Sometime this year, you may have the
opportunity to experience an event that’s even more rare than a lunar or solar
eclipse – an economic eclipse. The United States has had the world’s largest
economy since we surpassed Britain back in 1872, but our economy is about to be
overshadowed by China’s.
A lot of folks were anticipating an
economic eclipse sometime around the end of this decade. As it turns out, the
event horizon may be much, much shorter. Last week, The World Bank released its International Comparison Program (ICP)
report. Every six years, in an effort to measure the real size of the world
economy, the ICP surveys countries and measures their relative economic might.
The ICP report was the final analysis of data collected during 2011. It found, at
that time, the U.S. had the world’s biggest economy. It also established that
China’s economy had grown much faster than ours between 2005 and 2011. China’s
economic growth has continued to exceed that of the United States. As a result,
China’s economy is expected to eclipse that of the United States during 2014.
The U.S. economy will be the second largest and behind us will be India. The
ICP also noted that:
·
The
six largest middle-income economies (China, India, Russia, Brazil, Indonesia,
and Mexico) account for 32.3 percent of world Gross Domestic Product (GDP)
·
The
six largest high-income economies (United States, Japan, Germany, France,
United Kingdom, and Italy) account for 32.9 percent of world GDP
·
Asia
and the Pacific, including China and India, account for 30 percent of world GDP
·
The
European Union and countries in the Organization for Economic Cooperation and
Development (OECD) account for 54 percent of world GDP
·
Latin
America comprises 5.5 percent of world GDP (excluding Mexico, which is an OECD
country, and Argentina which did not participate in the ICP survey)

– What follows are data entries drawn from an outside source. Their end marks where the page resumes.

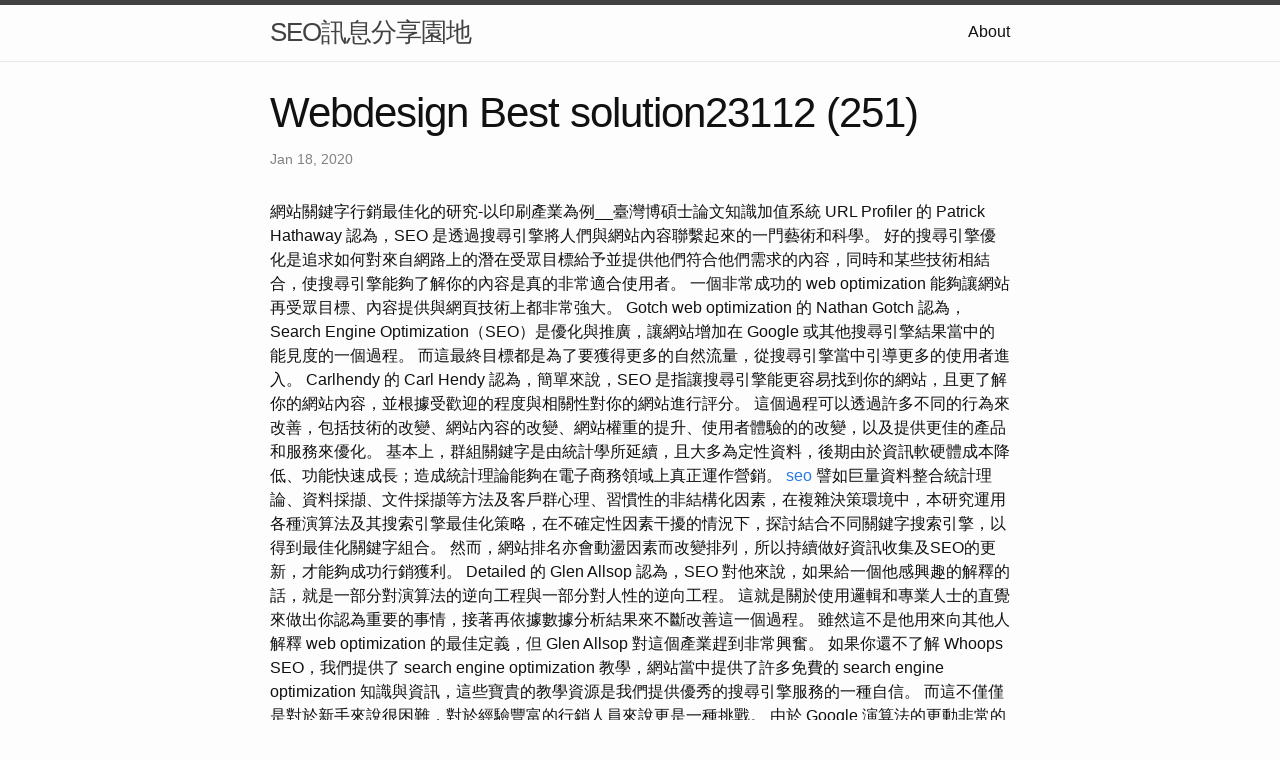

--- FILE ---
content_type: text/html
request_url: https://seo1-3.s3.us-west-004.backblazeb2.com/2020/01/18/webdesign-best-solution23112-(251).html
body_size: 12361
content:
<!DOCTYPE html>
<html lang="en"><head>
  <meta charset="utf-8">
  <meta http-equiv="X-UA-Compatible" content="IE=edge">
  <meta name="viewport" content="width=device-width, initial-scale=1"><!-- Begin Jekyll SEO tag v2.8.0 -->
<title>Webdesign Best solution23112 (251) | SEO訊息分享園地</title>
<meta name="generator" content="Jekyll v4.3.1" />
<meta property="og:title" content="Webdesign Best solution23112 (251)" />
<meta property="og:locale" content="en_US" />
<meta name="description" content="網站關鍵字行銷最佳化的研究-以印刷產業為例__臺灣博碩士論文知識加值系統" />
<meta property="og:description" content="網站關鍵字行銷最佳化的研究-以印刷產業為例__臺灣博碩士論文知識加值系統" />
<link rel="canonical" href="http://localhost:4000/2020/01/18/webdesign-best-solution23112-(251).html" />
<meta property="og:url" content="http://localhost:4000/2020/01/18/webdesign-best-solution23112-(251).html" />
<meta property="og:site_name" content="SEO訊息分享園地" />
<meta property="og:type" content="article" />
<meta property="article:published_time" content="2020-01-18T00:00:00+08:00" />
<meta name="twitter:card" content="summary" />
<meta property="twitter:title" content="Webdesign Best solution23112 (251)" />
<script type="application/ld+json">
{"@context":"https://schema.org","@type":"BlogPosting","dateModified":"2020-01-18T00:00:00+08:00","datePublished":"2020-01-18T00:00:00+08:00","description":"網站關鍵字行銷最佳化的研究-以印刷產業為例__臺灣博碩士論文知識加值系統","headline":"Webdesign Best solution23112 (251)","mainEntityOfPage":{"@type":"WebPage","@id":"http://localhost:4000/2020/01/18/webdesign-best-solution23112-(251).html"},"url":"http://localhost:4000/2020/01/18/webdesign-best-solution23112-(251).html"}</script>
<!-- End Jekyll SEO tag -->
<link rel="stylesheet" href="/assets/main.css"><link type="application/atom+xml" rel="alternate" href="http://localhost:4000/feed.xml" title="SEO訊息分享園地" /></head>
<body><header class="site-header" role="banner">

  <div class="wrapper"><a class="site-title" rel="author" href="/">SEO訊息分享園地</a><nav class="site-nav">
        <input type="checkbox" id="nav-trigger" class="nav-trigger" />
        <label for="nav-trigger">
          <span class="menu-icon">
            <svg viewBox="0 0 18 15" width="18px" height="15px">
              <path d="M18,1.484c0,0.82-0.665,1.484-1.484,1.484H1.484C0.665,2.969,0,2.304,0,1.484l0,0C0,0.665,0.665,0,1.484,0 h15.032C17.335,0,18,0.665,18,1.484L18,1.484z M18,7.516C18,8.335,17.335,9,16.516,9H1.484C0.665,9,0,8.335,0,7.516l0,0 c0-0.82,0.665-1.484,1.484-1.484h15.032C17.335,6.031,18,6.696,18,7.516L18,7.516z M18,13.516C18,14.335,17.335,15,16.516,15H1.484 C0.665,15,0,14.335,0,13.516l0,0c0-0.82,0.665-1.483,1.484-1.483h15.032C17.335,12.031,18,12.695,18,13.516L18,13.516z"/>
            </svg>
          </span>
        </label>

        <div class="trigger"><a class="page-link" href="/about/">About</a></div>
      </nav></div>
</header>
<main class="page-content" aria-label="Content">
      <div class="wrapper">
        <article class="post h-entry" itemscope itemtype="http://schema.org/BlogPosting">

  <header class="post-header">
    <h1 class="post-title p-name" itemprop="name headline">Webdesign Best solution23112 (251)</h1>
    <p class="post-meta">
      <time class="dt-published" datetime="2020-01-18T00:00:00+08:00" itemprop="datePublished">Jan 18, 2020
      </time></p>
  </header>

  <div class="post-content e-content" itemprop="articleBody">
    網站關鍵字行銷最佳化的研究-以印刷產業為例__臺灣博碩士論文知識加值系統

URL Profiler 的 Patrick Hathaway 認為，SEO 是透過搜尋引擎將人們與網站內容聯繫起來的一門藝術和科學。 好的搜尋引擎優化是追求如何對來自網路上的潛在受眾目標給予並提供他們符合他們需求的內容，同時和某些技術相結合，使搜尋引擎能夠了解你的內容是真的非常適合使用者。  一個非常成功的 web optimization 能夠讓網站再受眾目標、內容提供與網頁技術上都非常強大。 Gotch web optimization 的 Nathan Gotch 認為，Search Engine Optimization（SEO）是優化與推廣，讓網站增加在 Google 或其他搜尋引擎結果當中的能見度的一個過程。 而這最終目標都是為了要獲得更多的自然流量，從搜尋引擎當中引導更多的使用者進入。

Carlhendy 的 Carl Hendy 認為，簡單來說，SEO 是指讓搜尋引擎能更容易找到你的網站，且更了解你的網站內容，並根據受歡迎的程度與相關性對你的網站進行評分。 這個過程可以透過許多不同的行為來改善，包括技術的改變、網站內容的改變、網站權重的提升、使用者體驗的的改變，以及提供更佳的產品和服務來優化。 基本上，群組關鍵字是由統計學所延續，且大多為定性資料，後期由於資訊軟硬體成本降低、功能快速成長；造成統計理論能夠在電子商務領域上真正運作營銷。 <a href="https://web-optimization-5-ways.blogspot.com/2023/01/web-optimization-b2b.html">seo</a> 譬如巨量資料整合統計理論、資料採擷、文件採擷等方法及客戶群心理、習慣性的非結構化因素，在複雜決策環境中，本研究運用各種演算法及其搜索引擎最佳化策略，在不確定性因素干擾的情況下，探討結合不同關鍵字搜索引擎，以得到最佳化關鍵字組合。 然而，網站排名亦會動盪因素而改變排列，所以持續做好資訊收集及SEO的更新，才能夠成功行銷獲利。

Detailed 的 Glen Allsop 認為，SEO 對他來說，如果給一個他感興趣的解釋的話，就是一部分對演算法的逆向工程與一部分對人性的逆向工程。 這就是關於使用邏輯和專業人士的直覺來做出你認為重要的事情，接著再依據數據分析結果來不斷改善這一個過程。 雖然這不是他用來向其他人解釋 web optimization 的最佳定義，但 Glen Allsop 對這個產業趕到非常興奮。 如果你還不了解 Whoops SEO，我們提供了 search engine optimization 教學，網站當中提供了許多免費的 search engine optimization 知識與資訊，這些寶貴的教學資源是我們提供優秀的搜尋引擎服務的一種自信。 而這不僅僅是對於新手來說很困難，對於經驗豐富的行銷人員來說更是一種挑戰。 由於 Google 演算法的更動非常的快速，因此對於一個變化如此快速的技術，行銷人員必須要不斷學習才能跟上腳步。 下一個 Google 演算法更新的因素是什麼？

Orainti 的 Aleyda Solis 認為，SEO 是對受眾目標提升自然搜尋結果排名的過程，目標是增加更多的流量、轉化率與利潤。 Khan Academy 的 Anthony 認為，SEO 是透過搜尋找到機會接觸到你的受眾目標，接著執行所制定的策略，以不斷增加網站瀏覽量、潛在客戶、收錄、實際客戶...等等的過程。 根據 Google 質量評分指南進行相關的調整，例如改善網站的 E-A-T，確保網站沒有任何干擾使用者的廣告或不值得他們信任的地方。 Type A Media 的 Ross Tavendale 認為，SEO 是幫助某人從搜尋引擎當中尋找答案的過程中，任何的優化行為。 這可以是產品、一個資訊、一些娛樂、或是個人行為，例如想要找寫日記的平台。

此外，以關鍵字搜尋(SEO及付費關鍵字)及關鍵字廣告實作來驗證網站各項指標流量的影響關係，並以Google Analytics取得網站長期資料進行分析。 因為 Google 的演算法越來越複雜（且具有偏見），某些網站可能永遠不可能獲得想要的關鍵字排名。 但是，你仍然可以使用 Youtube 或是 SlideShare 等平台進行網站的曝光，甚至可以在各種權威網站（新聞網站...等等）進行文案與新聞稿的投放。 舉例來說，如果你在 Google 搜尋「google eat」，你可以看到我們在其他平台當中發表的前導文章，這篇文章對我們的品牌曝光具有一定的幫助。 Readmoo 讀墨是台灣最大繁體中文電子書服務平台，我們致力於提供讀者最佳的購書及閱讀體驗。 此職務內容需要您參與品牌行銷與異業合作相關專案與執行，並協助團隊追蹤與營運線上社群頻道。 熟悉數位行銷工具（如：GA、SEO、Facebook、YouTube……，可自由補充），需佐證實際操作之經驗，若有相關證照加分。

這並不特定於某一種搜尋引擎、內容類型或是網站，當有人在網路上搜尋某一個關鍵字且其他人想要這個關鍵字被看見時，SEO 就是幫助內容創造者能夠接觸到相對應的搜尋者的行為。 全球超過900萬雲使用者信賴AvePoint的產品與服務以滿足其資料遷移、管理和保護的需求。 我們都知道搜尋引擎致力於提供有用的資訊與良好的體驗給人們，因此我們應該專注於“使用者”而非“ Google ”。

退回商品無法回復原狀者，恐將影響退貨權益或需負擔部分費用。 若因您要求退貨或換貨、或因本公司無法接受您全部或部分之訂單、或因契約解除或失其效力，而需為您辦理退款事宜時，您同意本公司得代您處理發票或折讓單等相關法令所要求之單據，以利本公司為您辦理退款。 運送及其他說明 商品退貨需知 關於退貨： PChome 24h購物的消費者，都可以依照消費者保護法的規定，享有商品貨到日起七天猶豫期的權益。 但猶豫期並非試用期，所以，您所退回的商品必須是全新的狀態、而且完整包裝；請注意保持商品本體、配件、贈品、保證書、原廠包裝及所有附隨文件或資料的完整性，切勿缺漏任何配件或損毀原廠外盒。 然而，今天的 SEO 應該從更廣泛的角度來看 web optimization 的定義。 例如，從 Google Assistant 獲得流量也被視為是 SEO。

Perficient 的 Mats Tolander 認為，SEO 是組織一個網站與內容，以利讓搜尋引擎可以抓取、閱讀、索引與對當相關關鍵字被查詢時進行正確的排名顯示。 它的目的在於將你的內容正確的讓所有在搜尋的人都可以看見。 如果你賣鞋子，那對於在尋找買手機的人來說可能就沒有太大的幫助。 另外一個例子來說，假如你的網站非常醜，使用者體驗非常糟糕，一般人往往會直接跳離你的網站，因為大部分的人決定喜不喜歡網站的第一眼是看整體網站的設計，而不是內容。 Google RankBrain 實現讓這些「使用者體驗」的信號能夠成為影響 SEO 排名的因素。 如今最新的優化方式已截然不同，透過搜尋引擎演算法的優化，我們的 web optimization 優化方式也得不斷升級，最終的目的都一樣：在搜尋結果（SERP）當中獲得更高的排名。
  </div><a class="u-url" href="/2020/01/18/webdesign-best-solution23112-(251).html" hidden></a>
</article>

      </div>
    </main><footer class="site-footer h-card">
  <data class="u-url" href="/"></data>

  <div class="wrapper">

    <h2 class="footer-heading">SEO訊息分享園地</h2>

    <div class="footer-col-wrapper">
      <div class="footer-col footer-col-1">
        <ul class="contact-list">
          <li class="p-name">SEO訊息分享園地</li></ul>
      </div>

      <div class="footer-col footer-col-2"><ul class="social-media-list"></ul>
</div>

      <div class="footer-col footer-col-3">
        <p>簡單來說，SEO 是指讓搜尋引擎能更容易找到你的網站，且更了解你的網站內容，並根據受歡迎的程度與相關性對你的網站進行評分。 這個過程可以透過許多不同的行為來改善，包括技術的改變、網站內容的改變、網站權重的提升、使用者體驗的的改變，以及提供更佳的產品和服務來優化。 因此如何清楚且有效的執行網站SEO動作和利用社群網站的力量，來提升網站的能見度與曝光度，建立一個良好的市場行銷，即是本研究所探討的地方。</p>
      </div>
    </div>

  </div>

</footer>
</body>

</html>
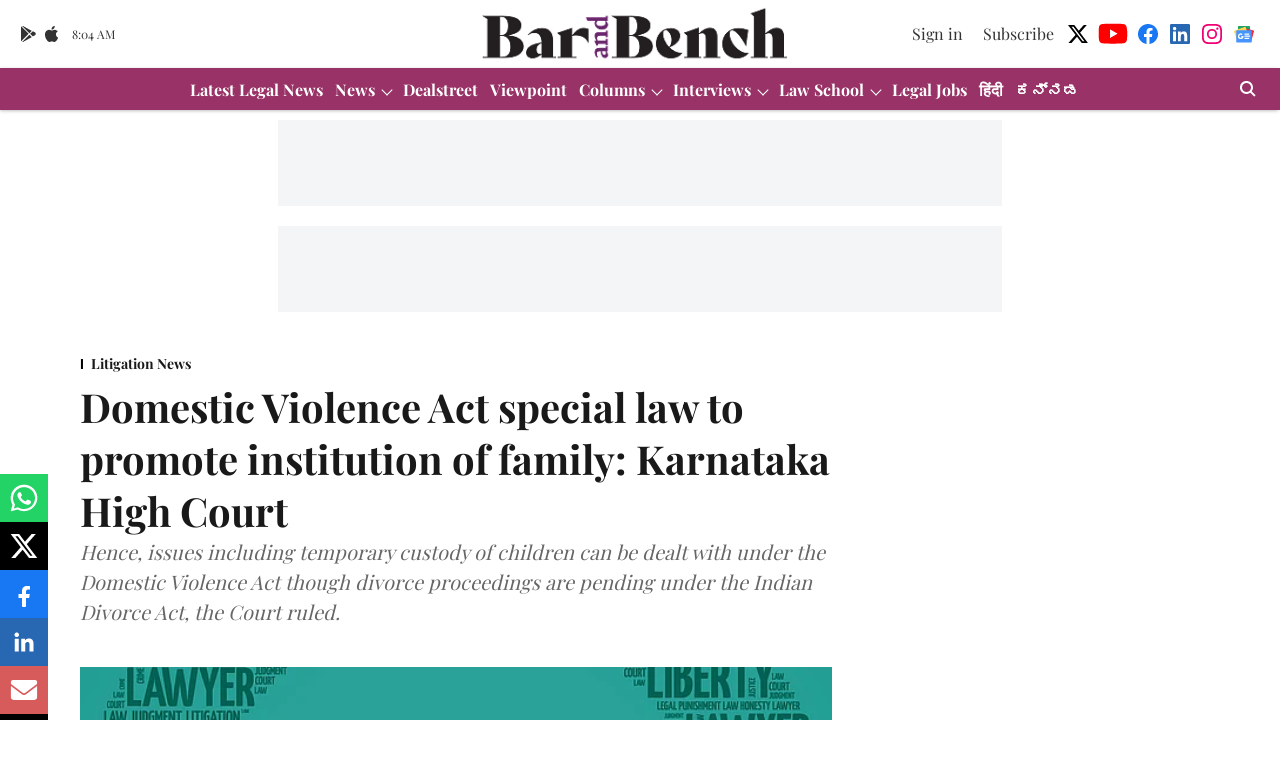

--- FILE ---
content_type: text/html; charset=utf-8
request_url: https://www.google.com/recaptcha/api2/aframe
body_size: 259
content:
<!DOCTYPE HTML><html><head><meta http-equiv="content-type" content="text/html; charset=UTF-8"></head><body><script nonce="DCPA_cWFUfge-RX53jPy9A">/** Anti-fraud and anti-abuse applications only. See google.com/recaptcha */ try{var clients={'sodar':'https://pagead2.googlesyndication.com/pagead/sodar?'};window.addEventListener("message",function(a){try{if(a.source===window.parent){var b=JSON.parse(a.data);var c=clients[b['id']];if(c){var d=document.createElement('img');d.src=c+b['params']+'&rc='+(localStorage.getItem("rc::a")?sessionStorage.getItem("rc::b"):"");window.document.body.appendChild(d);sessionStorage.setItem("rc::e",parseInt(sessionStorage.getItem("rc::e")||0)+1);localStorage.setItem("rc::h",'1768464253759');}}}catch(b){}});window.parent.postMessage("_grecaptcha_ready", "*");}catch(b){}</script></body></html>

Some people are unsettled by the news.
Among them, apparently, are members of China’s National Bureau of Statistics
(NBS). According to The Washington Post,
the NBS expressed reservations about the study’s methodology and did not
endorse the results as official statistics. As with solar and lunar eclipses,
the event may be notable, but its effects are unclear.
So, you’ve heard U.S. companies are fabulously
profitable and sitting on record piles of cash. It’s true. According to Moody’s Investors Service, non-financial
U.S. companies had hoards of cash at the end of 2013 – about $1.64 trillion.
That’s about 12 percent more than the previous year’s record-setting $1.46
trillion. Technology, healthcare/ pharmaceutical, consumer product, and energy
companies held the most cash.
Why are profits at U.S. companies so high? The Economist offered several possible explanations:
1) Corporate executives favored capital and not labor in recent
years. An expert cited by The Economist
suggested, “…Had pay kept pace with productivity in recent years, profit
margins would be around their historic average, not close to a 50-year high;”
2) When the U.S. dollar loses value, which it has, the foreign earnings of
American companies get a lift; and 3) Firms have limited their capital
expenditures on equipment, software, and other items. As a result, depreciation
charges have fallen making companies look more profitable.
Why aren’t companies spending? It has a lot to do with overseas
profits and tax rates, according to The
Wall Street Journal’s MoneyBeat. It reported, “Growth in the cash
stockpiles, however, came largely from operations overseas. Instead of bringing
that money back to the U.S. and paying taxes as high as 35% upon repatriation,
companies borrowed money in the U.S. bond market, where interest rates were
historically low. The report calls that strategy ‘a form of synthetic cash
repatriation.’”
The stark reality is companies are profitable, but they’re also
sporting a lot of debt. During the past three years, corporate debt has risen
by $3.67 for every $1 of cash growth, according to a report from Standard & Poor’s Rating Services
which was cited by The Wall Street
Journal. That’s okay when interest rates are low, but may not prove to be
so great when interest rates in the United States move higher.
Weekly Focus – Think About It
“I never
considered a difference of opinion in politics, in religion, in philosophy, as
cause for withdrawing from a friend.